Work to do ->
Render the rows as a JSON list of strings, one string per line and with blank lines omitted, starting with the line containing "In reviewing" and going on through the line containing "7.56 metres", both of those lines included. Give only those lines.

* BEGIN Source records *

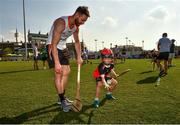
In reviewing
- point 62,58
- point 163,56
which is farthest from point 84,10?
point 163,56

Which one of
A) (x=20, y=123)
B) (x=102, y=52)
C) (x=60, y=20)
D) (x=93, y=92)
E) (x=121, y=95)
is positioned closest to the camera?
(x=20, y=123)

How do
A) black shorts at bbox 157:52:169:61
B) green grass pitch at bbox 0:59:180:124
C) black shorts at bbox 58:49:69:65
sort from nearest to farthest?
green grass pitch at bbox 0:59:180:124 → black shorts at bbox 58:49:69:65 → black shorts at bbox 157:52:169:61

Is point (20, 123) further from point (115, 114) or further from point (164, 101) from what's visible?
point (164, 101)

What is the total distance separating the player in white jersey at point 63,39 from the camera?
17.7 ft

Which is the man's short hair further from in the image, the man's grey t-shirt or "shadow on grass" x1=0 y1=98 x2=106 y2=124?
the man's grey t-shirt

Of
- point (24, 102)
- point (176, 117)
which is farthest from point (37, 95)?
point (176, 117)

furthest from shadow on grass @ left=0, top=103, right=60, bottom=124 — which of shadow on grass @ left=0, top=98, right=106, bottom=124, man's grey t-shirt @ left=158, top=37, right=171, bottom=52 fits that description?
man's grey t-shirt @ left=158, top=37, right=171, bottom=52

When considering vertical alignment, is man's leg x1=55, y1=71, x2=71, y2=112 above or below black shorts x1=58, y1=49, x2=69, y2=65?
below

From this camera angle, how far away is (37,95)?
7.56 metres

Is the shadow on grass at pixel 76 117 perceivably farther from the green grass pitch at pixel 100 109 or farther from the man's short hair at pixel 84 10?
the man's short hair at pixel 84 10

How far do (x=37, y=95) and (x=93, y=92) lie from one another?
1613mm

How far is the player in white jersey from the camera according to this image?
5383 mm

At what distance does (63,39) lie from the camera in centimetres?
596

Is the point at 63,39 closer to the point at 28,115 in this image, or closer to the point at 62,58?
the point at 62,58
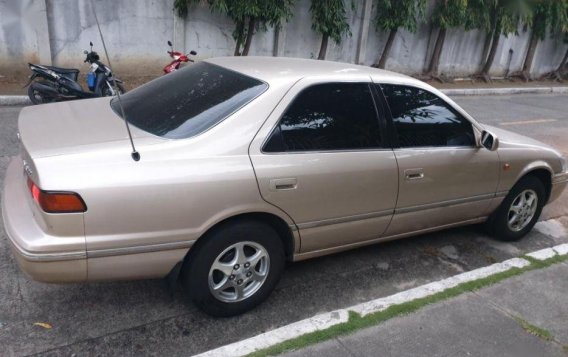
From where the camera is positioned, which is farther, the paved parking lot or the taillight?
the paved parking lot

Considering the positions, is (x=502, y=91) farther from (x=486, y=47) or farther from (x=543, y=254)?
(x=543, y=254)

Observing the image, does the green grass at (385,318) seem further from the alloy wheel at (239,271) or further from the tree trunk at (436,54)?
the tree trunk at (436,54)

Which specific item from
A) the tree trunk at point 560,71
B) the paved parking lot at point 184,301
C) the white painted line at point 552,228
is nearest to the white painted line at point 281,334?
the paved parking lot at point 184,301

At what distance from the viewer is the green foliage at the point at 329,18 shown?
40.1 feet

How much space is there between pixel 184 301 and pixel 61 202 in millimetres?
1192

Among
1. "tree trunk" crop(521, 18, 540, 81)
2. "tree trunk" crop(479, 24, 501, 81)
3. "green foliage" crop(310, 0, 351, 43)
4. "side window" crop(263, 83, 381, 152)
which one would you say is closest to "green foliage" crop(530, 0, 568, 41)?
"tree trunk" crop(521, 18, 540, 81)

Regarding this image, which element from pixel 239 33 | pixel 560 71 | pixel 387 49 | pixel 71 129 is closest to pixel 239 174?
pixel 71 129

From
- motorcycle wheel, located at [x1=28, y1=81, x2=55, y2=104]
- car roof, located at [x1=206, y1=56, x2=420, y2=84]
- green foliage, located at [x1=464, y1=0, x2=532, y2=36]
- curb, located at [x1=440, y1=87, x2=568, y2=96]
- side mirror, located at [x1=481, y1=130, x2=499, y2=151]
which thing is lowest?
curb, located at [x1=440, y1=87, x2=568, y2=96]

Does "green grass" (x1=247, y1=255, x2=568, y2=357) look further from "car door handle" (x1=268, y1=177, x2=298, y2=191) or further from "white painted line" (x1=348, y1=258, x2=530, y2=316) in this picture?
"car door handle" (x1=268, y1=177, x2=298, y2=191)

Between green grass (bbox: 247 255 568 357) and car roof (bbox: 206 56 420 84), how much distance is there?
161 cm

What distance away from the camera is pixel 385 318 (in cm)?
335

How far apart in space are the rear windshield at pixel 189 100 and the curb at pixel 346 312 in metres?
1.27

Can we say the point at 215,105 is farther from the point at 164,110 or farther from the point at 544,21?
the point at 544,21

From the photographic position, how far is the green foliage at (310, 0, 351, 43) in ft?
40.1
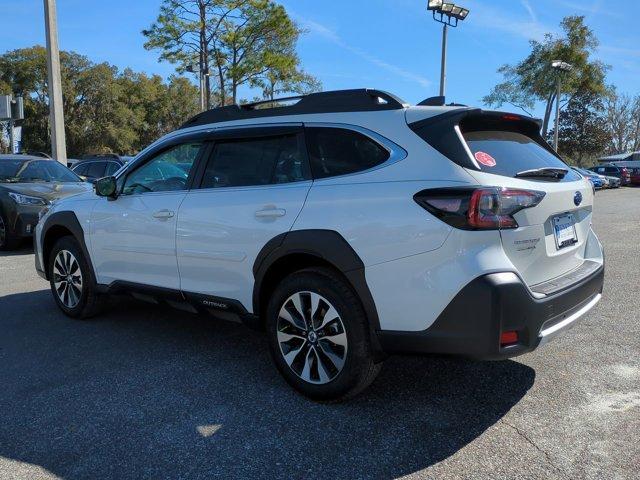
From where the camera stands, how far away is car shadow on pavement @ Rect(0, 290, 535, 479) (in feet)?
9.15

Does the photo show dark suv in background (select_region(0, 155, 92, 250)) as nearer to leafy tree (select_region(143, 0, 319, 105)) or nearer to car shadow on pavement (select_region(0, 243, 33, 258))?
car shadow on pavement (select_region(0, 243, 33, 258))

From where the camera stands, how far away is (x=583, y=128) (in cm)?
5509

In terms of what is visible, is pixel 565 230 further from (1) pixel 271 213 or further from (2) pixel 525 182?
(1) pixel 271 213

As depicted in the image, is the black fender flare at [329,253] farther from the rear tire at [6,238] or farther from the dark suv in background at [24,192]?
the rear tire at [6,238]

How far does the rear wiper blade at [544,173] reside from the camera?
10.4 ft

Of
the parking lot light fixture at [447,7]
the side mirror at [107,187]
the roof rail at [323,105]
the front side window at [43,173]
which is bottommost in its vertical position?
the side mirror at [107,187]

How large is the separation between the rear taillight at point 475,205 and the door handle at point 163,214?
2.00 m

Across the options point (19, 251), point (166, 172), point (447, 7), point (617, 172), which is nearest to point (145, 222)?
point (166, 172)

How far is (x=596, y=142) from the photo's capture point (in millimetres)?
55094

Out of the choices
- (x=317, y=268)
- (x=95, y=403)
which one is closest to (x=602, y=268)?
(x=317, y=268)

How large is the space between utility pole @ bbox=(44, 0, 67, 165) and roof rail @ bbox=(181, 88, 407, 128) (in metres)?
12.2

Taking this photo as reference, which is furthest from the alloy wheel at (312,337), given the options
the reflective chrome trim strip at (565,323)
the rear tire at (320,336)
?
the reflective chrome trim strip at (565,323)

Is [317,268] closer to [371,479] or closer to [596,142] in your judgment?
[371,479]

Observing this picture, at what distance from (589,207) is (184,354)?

* END Source records *
* BEGIN Source records *

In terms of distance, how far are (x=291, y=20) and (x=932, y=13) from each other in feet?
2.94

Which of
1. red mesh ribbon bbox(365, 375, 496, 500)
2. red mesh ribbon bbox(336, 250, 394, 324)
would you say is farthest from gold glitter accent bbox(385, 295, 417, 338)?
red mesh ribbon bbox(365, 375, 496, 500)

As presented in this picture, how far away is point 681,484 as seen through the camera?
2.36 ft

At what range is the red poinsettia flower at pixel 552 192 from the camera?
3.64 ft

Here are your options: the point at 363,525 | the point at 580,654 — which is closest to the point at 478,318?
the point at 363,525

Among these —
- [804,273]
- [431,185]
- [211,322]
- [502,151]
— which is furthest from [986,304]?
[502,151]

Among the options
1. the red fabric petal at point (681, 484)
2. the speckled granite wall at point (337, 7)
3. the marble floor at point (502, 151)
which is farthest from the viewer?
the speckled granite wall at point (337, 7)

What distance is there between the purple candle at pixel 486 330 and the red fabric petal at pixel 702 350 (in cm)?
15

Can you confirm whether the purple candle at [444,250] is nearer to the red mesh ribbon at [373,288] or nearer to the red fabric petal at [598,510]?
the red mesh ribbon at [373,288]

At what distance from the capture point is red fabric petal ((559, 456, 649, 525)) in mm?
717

* END Source records *
* BEGIN Source records *

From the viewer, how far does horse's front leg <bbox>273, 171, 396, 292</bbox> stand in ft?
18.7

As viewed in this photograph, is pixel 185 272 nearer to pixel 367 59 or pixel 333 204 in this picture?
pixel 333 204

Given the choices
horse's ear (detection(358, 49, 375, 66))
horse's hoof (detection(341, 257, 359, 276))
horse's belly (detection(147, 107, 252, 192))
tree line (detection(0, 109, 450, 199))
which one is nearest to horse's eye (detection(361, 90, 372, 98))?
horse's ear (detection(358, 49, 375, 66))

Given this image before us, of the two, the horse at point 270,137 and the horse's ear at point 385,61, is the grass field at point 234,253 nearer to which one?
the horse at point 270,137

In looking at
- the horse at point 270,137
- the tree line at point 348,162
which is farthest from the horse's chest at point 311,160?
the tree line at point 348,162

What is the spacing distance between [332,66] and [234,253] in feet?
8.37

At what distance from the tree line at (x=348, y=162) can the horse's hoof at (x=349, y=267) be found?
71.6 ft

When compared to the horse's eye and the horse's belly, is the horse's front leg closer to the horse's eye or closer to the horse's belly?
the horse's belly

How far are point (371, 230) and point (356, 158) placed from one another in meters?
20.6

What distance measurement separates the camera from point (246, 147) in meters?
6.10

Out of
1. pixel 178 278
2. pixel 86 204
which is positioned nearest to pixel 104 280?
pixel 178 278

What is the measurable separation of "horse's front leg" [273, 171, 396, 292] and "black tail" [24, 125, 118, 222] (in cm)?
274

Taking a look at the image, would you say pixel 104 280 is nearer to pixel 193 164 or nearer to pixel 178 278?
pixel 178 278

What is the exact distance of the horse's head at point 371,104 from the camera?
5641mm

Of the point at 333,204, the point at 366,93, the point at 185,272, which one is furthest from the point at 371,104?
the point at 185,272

* END Source records *

Full output ->
[
  "In reviewing",
  "- point 62,58",
  "- point 163,56",
  "which is farthest from point 84,10?",
  "point 163,56",
  "Which one of",
  "A) (x=20, y=123)",
  "B) (x=102, y=52)",
  "C) (x=60, y=20)",
  "D) (x=93, y=92)",
  "E) (x=121, y=95)",
  "is positioned closest to the camera?",
  "(x=20, y=123)",
  "How do",
  "A) black shorts at bbox 157:52:169:61",
  "B) green grass pitch at bbox 0:59:180:124",
  "C) black shorts at bbox 58:49:69:65",
  "sort from nearest to farthest?",
  "green grass pitch at bbox 0:59:180:124 → black shorts at bbox 58:49:69:65 → black shorts at bbox 157:52:169:61",
  "Is point (20, 123) further from point (115, 114) or further from point (164, 101) from what's visible?",
  "point (164, 101)",
  "What is the total distance separating the player in white jersey at point 63,39 from the camera?",
  "17.7 ft",
  "Which is the man's short hair further from in the image, the man's grey t-shirt or \"shadow on grass\" x1=0 y1=98 x2=106 y2=124?",
  "the man's grey t-shirt",
  "Of",
  "- point (24, 102)",
  "- point (176, 117)",
  "which is farthest from point (37, 95)?",
  "point (176, 117)",
  "furthest from shadow on grass @ left=0, top=103, right=60, bottom=124 — which of shadow on grass @ left=0, top=98, right=106, bottom=124, man's grey t-shirt @ left=158, top=37, right=171, bottom=52 fits that description?",
  "man's grey t-shirt @ left=158, top=37, right=171, bottom=52",
  "When considering vertical alignment, is man's leg x1=55, y1=71, x2=71, y2=112 above or below black shorts x1=58, y1=49, x2=69, y2=65?",
  "below",
  "From this camera angle, how far away is (37,95)?",
  "7.56 metres"
]